- Kasatpol PP DKI Jakarta melaporkan 35 personelnya meninggal dunia selama setahun terakhir akibat beban kerja sangat ekstrem.
- Kekurangan jumlah personel di kelurahan memicu durasi kerja hingga 36 jam tanpa didukung fasilitas istirahat yang layak.
- Kondisi kerja tersebut menyebabkan penurunan kesehatan fisik dan stabilitas emosi anggota, sehingga memerlukan perbaikan sistem serta sarana.
Kekhawatiran Satriadi diperkuat dengan hasil pemeriksaan kesehatan rutin, yang menunjukkan kondisi fisik para personel berada dalam zona merah.
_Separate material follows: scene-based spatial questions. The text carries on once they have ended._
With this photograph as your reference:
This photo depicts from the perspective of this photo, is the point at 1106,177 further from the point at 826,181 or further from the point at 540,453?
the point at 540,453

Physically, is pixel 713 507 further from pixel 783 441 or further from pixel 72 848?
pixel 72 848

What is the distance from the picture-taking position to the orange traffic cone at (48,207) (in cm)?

"Makanya kemarin kami melakukan cek, medical check-up, ternyata tensi darahnya
tingginya luar biasa," tuturnya.
Melihat kondisi yang mendesak ini, Satriadi secara terbuka meminta dukungan dari Komisi A DPRD DKI Jakarta untuk memperbaiki sistem kerja dan fasilitas anggota.
Ia berharap adanya regulasi piket yang lebih manusiawi, serta penyediaan tempat
istirahat yang layak guna menjaga kemanusiaan dan stamina para petugas.
"Kami minta tolong untuk perhatian terkait dengan sarana tempat istirahat anggota Satpol PP di kantor kelurahan," pungkasnya.